Это мучило его, подобно угрызениям совести, тем более что, отвлекаясь от остального мира, он думал уже не столько о ней, сколько о ранах собственного самолюбия, все обильнее гноящихся из-за этой любви. Так, прежде, возвращаясь после очередной сорвавшейся попытки и питая еще менее надежды относительно той, на какую собирался отважиться назавтра, он искал утешения на груди своей милой, теперь же он помалкивал, держа подлинные чувства при себе, изображал веселую веру в свою звезду, подчеркнуто беззаботно хохотал при виде обвисавшей лохмотьями подкладки сюртука, — это он-то, гордец! — пытаясь задавить бешенство в глубине сердца, как змею, которую убивают, зажав меж двух досок.

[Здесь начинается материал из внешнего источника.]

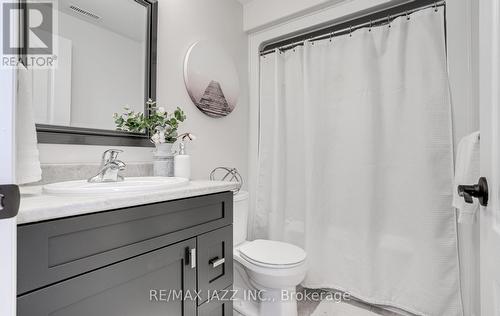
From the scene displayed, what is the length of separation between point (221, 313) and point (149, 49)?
4.79 ft

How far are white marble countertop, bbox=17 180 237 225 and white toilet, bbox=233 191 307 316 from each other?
0.74 meters

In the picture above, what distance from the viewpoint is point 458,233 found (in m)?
1.33

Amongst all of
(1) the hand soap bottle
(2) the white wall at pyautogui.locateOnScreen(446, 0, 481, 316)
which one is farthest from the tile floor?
(1) the hand soap bottle

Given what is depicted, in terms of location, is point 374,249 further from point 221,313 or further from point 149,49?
point 149,49

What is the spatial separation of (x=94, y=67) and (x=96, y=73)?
28 mm

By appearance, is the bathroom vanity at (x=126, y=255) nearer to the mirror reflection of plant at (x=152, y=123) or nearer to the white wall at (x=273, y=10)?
the mirror reflection of plant at (x=152, y=123)

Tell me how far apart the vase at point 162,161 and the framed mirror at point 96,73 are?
0.13 meters

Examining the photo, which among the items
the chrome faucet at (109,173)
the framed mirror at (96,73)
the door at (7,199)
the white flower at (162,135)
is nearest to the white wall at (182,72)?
the framed mirror at (96,73)

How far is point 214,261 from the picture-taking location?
1049 millimetres

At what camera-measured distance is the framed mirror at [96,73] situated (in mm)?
1016

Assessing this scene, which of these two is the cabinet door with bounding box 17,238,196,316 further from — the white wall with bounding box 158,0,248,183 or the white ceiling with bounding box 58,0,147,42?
the white ceiling with bounding box 58,0,147,42

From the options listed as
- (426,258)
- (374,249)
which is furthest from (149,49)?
(426,258)

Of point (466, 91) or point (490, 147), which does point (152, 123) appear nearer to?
point (490, 147)

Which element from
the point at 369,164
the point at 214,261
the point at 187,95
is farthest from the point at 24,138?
the point at 369,164
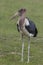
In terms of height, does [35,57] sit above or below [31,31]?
below

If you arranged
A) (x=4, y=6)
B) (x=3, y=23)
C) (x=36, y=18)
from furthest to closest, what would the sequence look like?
(x=4, y=6) → (x=36, y=18) → (x=3, y=23)

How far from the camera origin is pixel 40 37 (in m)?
13.8

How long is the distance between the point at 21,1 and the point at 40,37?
35.2ft

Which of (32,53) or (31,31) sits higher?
(31,31)

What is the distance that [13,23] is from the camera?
55.7 ft

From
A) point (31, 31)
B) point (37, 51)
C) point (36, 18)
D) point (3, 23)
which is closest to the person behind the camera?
point (31, 31)

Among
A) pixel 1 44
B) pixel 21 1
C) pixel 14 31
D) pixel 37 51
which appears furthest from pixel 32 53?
pixel 21 1

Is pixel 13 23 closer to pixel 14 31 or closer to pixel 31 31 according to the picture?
pixel 14 31

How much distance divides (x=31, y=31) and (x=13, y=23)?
23.1 feet

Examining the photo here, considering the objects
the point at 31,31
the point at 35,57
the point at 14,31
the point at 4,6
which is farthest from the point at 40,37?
the point at 4,6

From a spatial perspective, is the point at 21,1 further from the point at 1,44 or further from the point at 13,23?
the point at 1,44

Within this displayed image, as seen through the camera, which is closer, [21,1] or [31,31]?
[31,31]

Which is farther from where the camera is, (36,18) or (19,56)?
(36,18)

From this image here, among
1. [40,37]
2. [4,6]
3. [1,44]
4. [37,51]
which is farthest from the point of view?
[4,6]
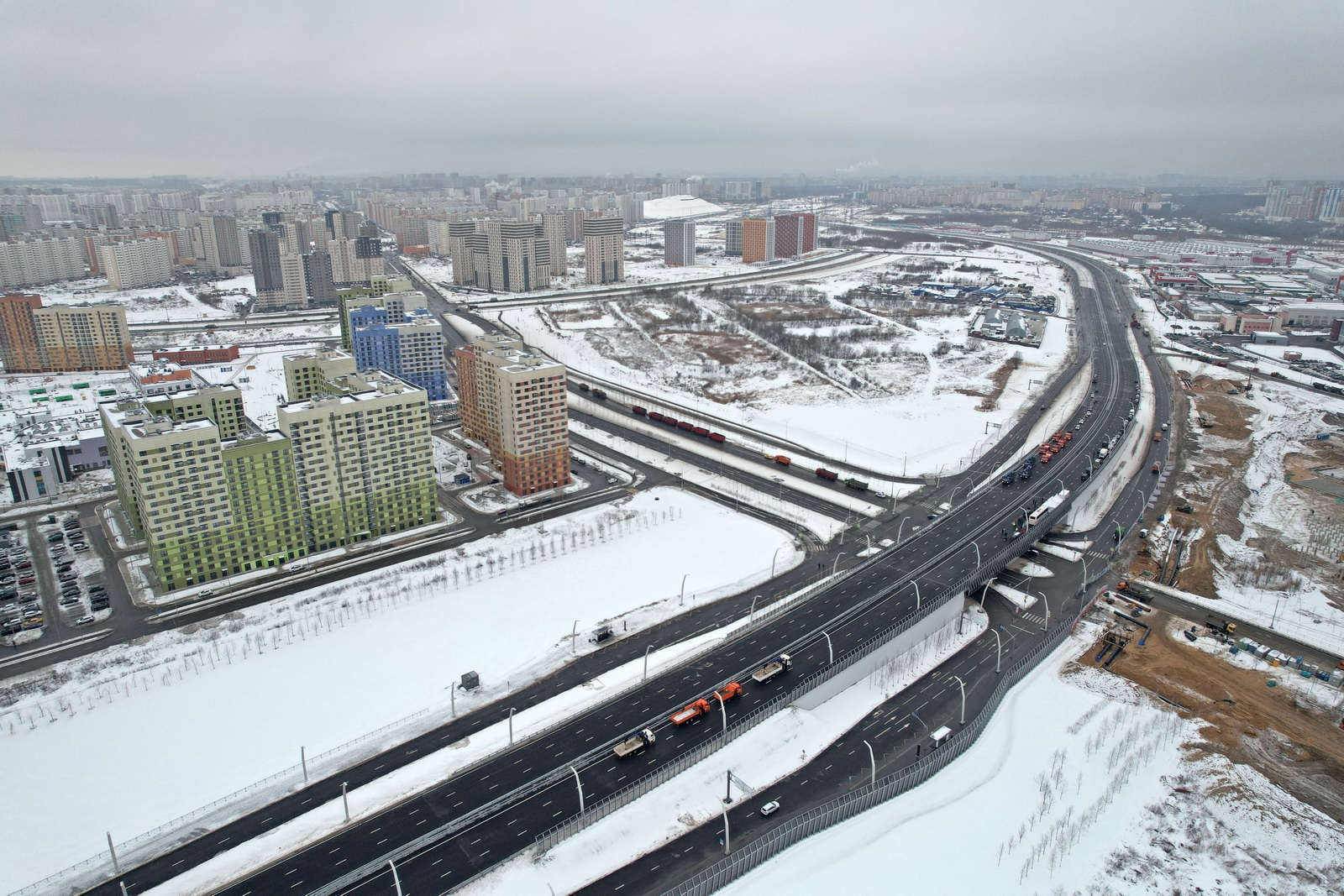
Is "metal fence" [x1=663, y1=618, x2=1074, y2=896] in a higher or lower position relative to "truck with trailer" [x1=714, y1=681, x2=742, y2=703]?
lower

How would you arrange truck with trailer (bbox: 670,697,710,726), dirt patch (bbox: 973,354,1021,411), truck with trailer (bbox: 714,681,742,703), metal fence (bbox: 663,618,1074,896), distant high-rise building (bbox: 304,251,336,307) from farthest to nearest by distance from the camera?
distant high-rise building (bbox: 304,251,336,307) → dirt patch (bbox: 973,354,1021,411) → truck with trailer (bbox: 714,681,742,703) → truck with trailer (bbox: 670,697,710,726) → metal fence (bbox: 663,618,1074,896)

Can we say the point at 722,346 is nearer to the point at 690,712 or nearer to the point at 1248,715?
the point at 690,712

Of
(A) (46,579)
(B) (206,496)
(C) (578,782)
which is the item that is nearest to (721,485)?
(C) (578,782)

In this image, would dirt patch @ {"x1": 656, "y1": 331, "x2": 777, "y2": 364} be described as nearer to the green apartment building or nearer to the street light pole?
the green apartment building

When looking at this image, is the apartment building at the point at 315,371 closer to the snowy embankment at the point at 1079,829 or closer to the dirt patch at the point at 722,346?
the snowy embankment at the point at 1079,829

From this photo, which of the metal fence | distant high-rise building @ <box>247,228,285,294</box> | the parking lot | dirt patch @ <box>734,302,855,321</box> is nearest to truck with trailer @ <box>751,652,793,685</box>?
the metal fence

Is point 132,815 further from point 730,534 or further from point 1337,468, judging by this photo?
point 1337,468
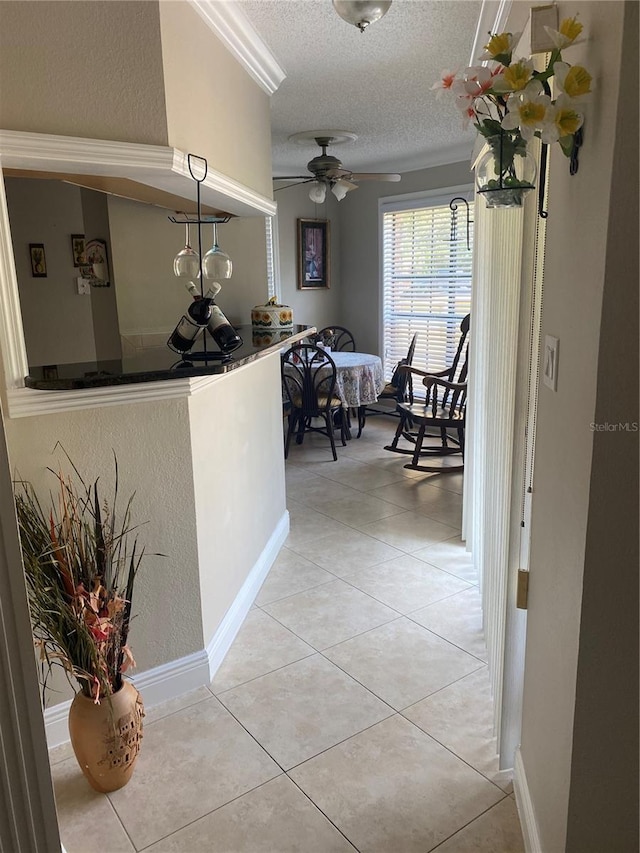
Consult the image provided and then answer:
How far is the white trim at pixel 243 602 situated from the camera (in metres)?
2.35

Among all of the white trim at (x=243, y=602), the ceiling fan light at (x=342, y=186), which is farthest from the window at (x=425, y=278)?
the white trim at (x=243, y=602)

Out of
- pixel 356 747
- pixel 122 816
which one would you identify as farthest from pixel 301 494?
pixel 122 816

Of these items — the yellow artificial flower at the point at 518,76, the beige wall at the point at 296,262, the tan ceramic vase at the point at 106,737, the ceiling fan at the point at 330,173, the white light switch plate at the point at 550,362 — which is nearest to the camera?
the yellow artificial flower at the point at 518,76

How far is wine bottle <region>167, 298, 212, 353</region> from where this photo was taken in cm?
209

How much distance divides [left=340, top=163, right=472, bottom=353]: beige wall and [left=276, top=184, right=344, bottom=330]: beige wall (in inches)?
2.9

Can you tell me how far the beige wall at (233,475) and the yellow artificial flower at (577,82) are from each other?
147cm

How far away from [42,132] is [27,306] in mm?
1620

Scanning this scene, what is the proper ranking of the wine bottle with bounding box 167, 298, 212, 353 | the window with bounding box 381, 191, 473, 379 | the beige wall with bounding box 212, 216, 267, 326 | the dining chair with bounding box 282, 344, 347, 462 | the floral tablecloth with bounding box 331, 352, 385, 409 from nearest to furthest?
the wine bottle with bounding box 167, 298, 212, 353 < the beige wall with bounding box 212, 216, 267, 326 < the dining chair with bounding box 282, 344, 347, 462 < the floral tablecloth with bounding box 331, 352, 385, 409 < the window with bounding box 381, 191, 473, 379

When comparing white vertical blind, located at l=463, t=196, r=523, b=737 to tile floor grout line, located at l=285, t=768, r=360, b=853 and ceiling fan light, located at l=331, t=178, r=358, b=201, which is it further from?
ceiling fan light, located at l=331, t=178, r=358, b=201

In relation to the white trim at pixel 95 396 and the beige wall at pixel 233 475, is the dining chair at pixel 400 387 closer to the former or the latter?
the beige wall at pixel 233 475

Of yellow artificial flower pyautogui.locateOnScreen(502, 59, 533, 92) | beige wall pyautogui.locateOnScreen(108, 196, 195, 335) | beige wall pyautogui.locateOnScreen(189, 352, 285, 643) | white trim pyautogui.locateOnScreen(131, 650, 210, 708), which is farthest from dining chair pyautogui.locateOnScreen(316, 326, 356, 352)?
yellow artificial flower pyautogui.locateOnScreen(502, 59, 533, 92)

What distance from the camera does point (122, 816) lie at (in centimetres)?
172

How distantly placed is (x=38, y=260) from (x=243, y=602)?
2011 mm

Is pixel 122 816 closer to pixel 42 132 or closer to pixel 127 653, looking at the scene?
pixel 127 653
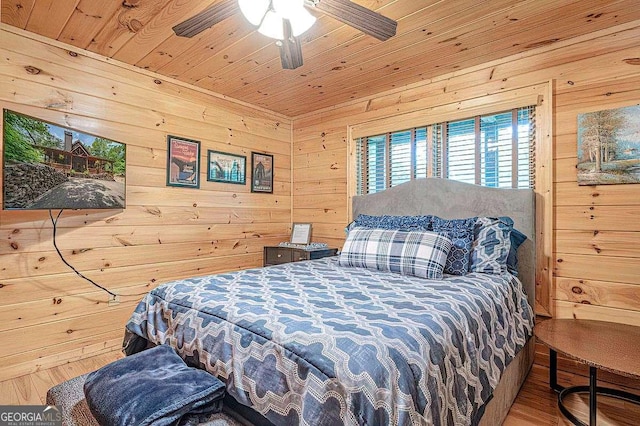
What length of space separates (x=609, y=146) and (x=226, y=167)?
10.4ft

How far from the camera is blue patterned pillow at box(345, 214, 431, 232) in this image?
2621mm

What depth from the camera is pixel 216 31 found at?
7.42 ft

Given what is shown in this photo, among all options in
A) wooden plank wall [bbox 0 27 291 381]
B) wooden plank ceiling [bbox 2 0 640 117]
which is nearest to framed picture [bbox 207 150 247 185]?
wooden plank wall [bbox 0 27 291 381]

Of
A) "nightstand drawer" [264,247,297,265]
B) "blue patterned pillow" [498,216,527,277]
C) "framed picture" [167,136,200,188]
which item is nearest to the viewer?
"blue patterned pillow" [498,216,527,277]

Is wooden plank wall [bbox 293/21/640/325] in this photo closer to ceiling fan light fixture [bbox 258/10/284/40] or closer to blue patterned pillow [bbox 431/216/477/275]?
blue patterned pillow [bbox 431/216/477/275]

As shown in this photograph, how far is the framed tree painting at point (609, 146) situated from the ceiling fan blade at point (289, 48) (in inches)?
79.6

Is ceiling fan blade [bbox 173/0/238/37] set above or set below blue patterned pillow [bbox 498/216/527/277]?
above

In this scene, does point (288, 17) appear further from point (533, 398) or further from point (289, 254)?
point (533, 398)

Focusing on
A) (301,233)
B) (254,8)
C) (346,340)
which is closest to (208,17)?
(254,8)

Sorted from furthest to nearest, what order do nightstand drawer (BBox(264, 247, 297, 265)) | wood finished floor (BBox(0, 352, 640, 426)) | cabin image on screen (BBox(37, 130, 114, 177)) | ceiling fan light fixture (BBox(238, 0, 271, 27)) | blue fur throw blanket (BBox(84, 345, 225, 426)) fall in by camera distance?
nightstand drawer (BBox(264, 247, 297, 265))
cabin image on screen (BBox(37, 130, 114, 177))
wood finished floor (BBox(0, 352, 640, 426))
ceiling fan light fixture (BBox(238, 0, 271, 27))
blue fur throw blanket (BBox(84, 345, 225, 426))

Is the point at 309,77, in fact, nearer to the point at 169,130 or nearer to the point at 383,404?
the point at 169,130

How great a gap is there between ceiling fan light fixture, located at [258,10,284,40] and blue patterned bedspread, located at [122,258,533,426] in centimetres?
139

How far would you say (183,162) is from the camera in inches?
124

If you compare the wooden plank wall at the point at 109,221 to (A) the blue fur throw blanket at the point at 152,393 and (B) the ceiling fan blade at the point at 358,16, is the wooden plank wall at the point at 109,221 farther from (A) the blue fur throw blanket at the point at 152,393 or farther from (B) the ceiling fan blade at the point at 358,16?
(B) the ceiling fan blade at the point at 358,16
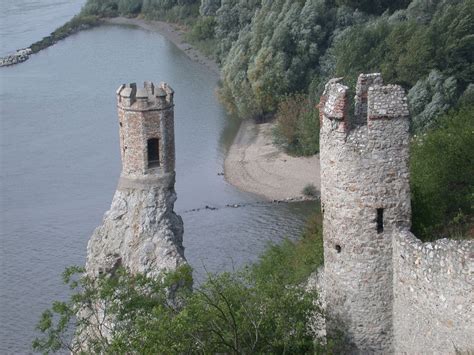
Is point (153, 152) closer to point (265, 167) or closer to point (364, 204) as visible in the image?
point (364, 204)

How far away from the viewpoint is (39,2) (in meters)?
117

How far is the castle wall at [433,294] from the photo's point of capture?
17328mm

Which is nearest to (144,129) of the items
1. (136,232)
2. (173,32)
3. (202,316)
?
(136,232)

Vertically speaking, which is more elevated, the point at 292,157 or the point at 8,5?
the point at 8,5

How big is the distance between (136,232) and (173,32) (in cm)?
7116

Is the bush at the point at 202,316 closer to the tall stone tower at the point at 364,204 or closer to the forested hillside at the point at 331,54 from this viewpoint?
the tall stone tower at the point at 364,204

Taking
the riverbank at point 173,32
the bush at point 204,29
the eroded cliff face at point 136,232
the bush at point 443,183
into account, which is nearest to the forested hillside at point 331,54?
the riverbank at point 173,32

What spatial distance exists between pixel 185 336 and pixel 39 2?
336 ft

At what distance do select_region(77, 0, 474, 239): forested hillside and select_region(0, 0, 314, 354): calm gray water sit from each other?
154 inches

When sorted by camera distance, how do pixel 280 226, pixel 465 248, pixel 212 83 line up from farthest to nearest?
pixel 212 83 → pixel 280 226 → pixel 465 248

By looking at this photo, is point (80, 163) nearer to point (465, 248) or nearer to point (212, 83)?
point (212, 83)

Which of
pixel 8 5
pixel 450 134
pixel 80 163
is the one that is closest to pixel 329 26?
pixel 80 163

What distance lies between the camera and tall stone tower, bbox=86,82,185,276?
26984 mm

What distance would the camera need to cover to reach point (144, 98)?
2752 centimetres
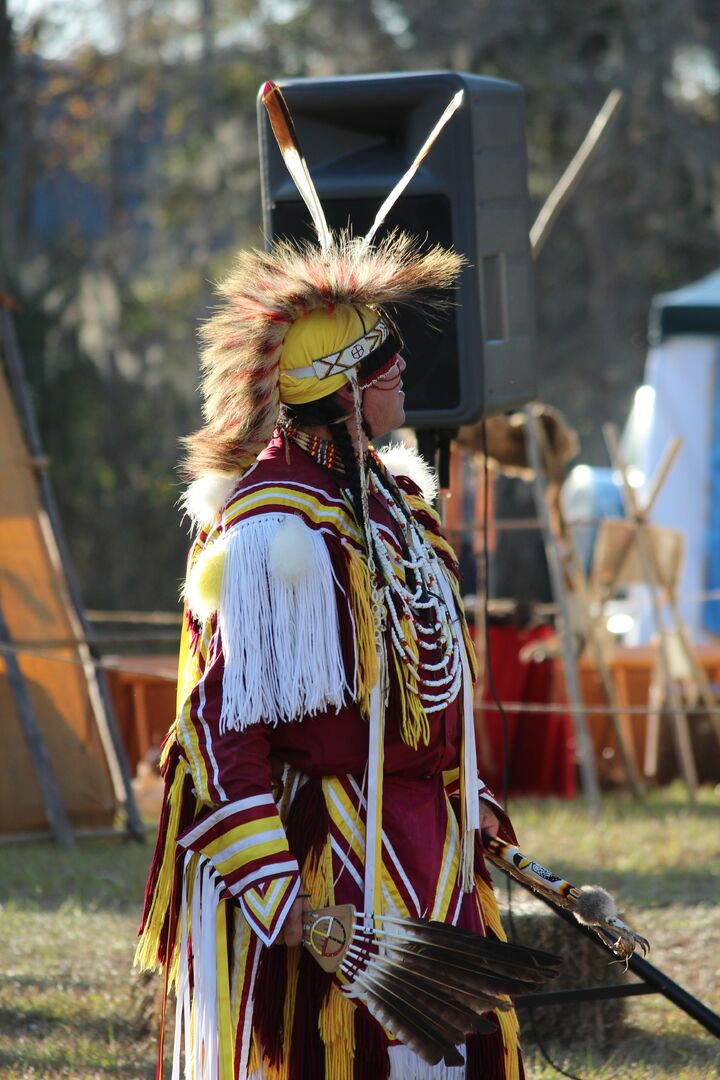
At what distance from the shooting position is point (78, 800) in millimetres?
6461

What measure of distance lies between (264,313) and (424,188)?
4.96 feet

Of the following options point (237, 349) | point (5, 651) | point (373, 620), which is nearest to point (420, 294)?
point (237, 349)

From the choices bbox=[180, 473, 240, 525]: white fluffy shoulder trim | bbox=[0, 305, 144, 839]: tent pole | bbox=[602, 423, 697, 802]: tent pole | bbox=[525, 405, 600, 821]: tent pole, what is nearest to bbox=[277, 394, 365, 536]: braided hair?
bbox=[180, 473, 240, 525]: white fluffy shoulder trim

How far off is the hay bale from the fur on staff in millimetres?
1764

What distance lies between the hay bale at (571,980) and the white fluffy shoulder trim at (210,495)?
5.52 feet

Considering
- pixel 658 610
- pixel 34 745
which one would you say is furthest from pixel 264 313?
pixel 658 610

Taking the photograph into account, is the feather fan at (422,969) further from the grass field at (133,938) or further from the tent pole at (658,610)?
the tent pole at (658,610)

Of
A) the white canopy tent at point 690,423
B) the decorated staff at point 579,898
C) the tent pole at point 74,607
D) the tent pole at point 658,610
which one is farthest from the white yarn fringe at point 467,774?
the white canopy tent at point 690,423

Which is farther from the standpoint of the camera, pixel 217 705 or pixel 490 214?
pixel 490 214

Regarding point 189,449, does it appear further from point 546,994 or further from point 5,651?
point 5,651

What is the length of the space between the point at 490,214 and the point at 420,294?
58.1 inches

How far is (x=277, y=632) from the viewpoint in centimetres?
239

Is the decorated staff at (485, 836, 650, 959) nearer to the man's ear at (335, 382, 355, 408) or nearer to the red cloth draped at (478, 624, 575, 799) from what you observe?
the man's ear at (335, 382, 355, 408)

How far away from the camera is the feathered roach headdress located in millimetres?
2525
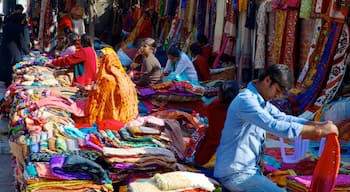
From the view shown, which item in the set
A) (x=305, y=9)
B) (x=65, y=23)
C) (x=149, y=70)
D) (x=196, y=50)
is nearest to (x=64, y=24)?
(x=65, y=23)

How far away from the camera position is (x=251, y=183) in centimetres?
378

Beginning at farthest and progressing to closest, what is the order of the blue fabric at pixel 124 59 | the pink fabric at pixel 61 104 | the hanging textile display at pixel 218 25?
the blue fabric at pixel 124 59
the hanging textile display at pixel 218 25
the pink fabric at pixel 61 104

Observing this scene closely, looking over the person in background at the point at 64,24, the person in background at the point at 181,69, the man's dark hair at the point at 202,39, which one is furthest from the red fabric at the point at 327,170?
the person in background at the point at 64,24

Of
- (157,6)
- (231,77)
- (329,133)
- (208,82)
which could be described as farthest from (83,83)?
(157,6)

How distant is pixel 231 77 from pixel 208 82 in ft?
3.01

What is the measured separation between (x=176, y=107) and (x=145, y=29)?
725 centimetres

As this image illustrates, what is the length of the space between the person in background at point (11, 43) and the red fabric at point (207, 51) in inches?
133

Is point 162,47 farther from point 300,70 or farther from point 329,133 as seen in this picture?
point 329,133

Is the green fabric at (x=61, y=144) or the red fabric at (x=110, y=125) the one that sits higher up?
the green fabric at (x=61, y=144)

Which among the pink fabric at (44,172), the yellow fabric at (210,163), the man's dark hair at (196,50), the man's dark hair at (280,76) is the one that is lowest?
the yellow fabric at (210,163)

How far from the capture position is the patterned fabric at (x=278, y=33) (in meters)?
8.94

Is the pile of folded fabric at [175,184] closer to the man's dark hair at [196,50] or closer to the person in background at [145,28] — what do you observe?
the man's dark hair at [196,50]

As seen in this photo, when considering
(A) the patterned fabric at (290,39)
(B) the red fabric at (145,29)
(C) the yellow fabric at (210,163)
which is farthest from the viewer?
(B) the red fabric at (145,29)

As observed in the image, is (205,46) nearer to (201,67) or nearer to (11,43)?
(201,67)
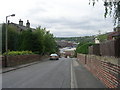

Эмилия не носила более свежих перчаток и лакированных туфель, питались они скудно, жили на четвертом этаже, выходили вместе только ночью или на закате: Анри никогда бы не пожелал вывести ее, так непритязательно одетую, с собою на прогулку в людное место, будь то бульвар, театр или концерт. Пока она не принадлежала ему одному, пока имелся человек, обязанный охранять ее в этом мире, он, Анри, не чувствовал себя в ответе за ее муки, если бы они выпали ей на долю, за унижения, коим она могла подвергнуться, но теперь не кто иной, как он оказался в ответе за ее счастье, все, что грозило повредить ей, умаляло его в собственных глазах, ведь ему подобало заранее все предвидеть и препятствия обходить. О, как он страдал от подобной несовместимости условий бытия с потребностями сердца, как терзался, сколько разочарований испил до дна! Обычно собирают деньги по подписке для бедняков, не имеющих хлеба для своей жены, но тот, кто одет и еще не голоден, но не может подарить ей пук цветов, думаете, он не нуждается в вашей жалости?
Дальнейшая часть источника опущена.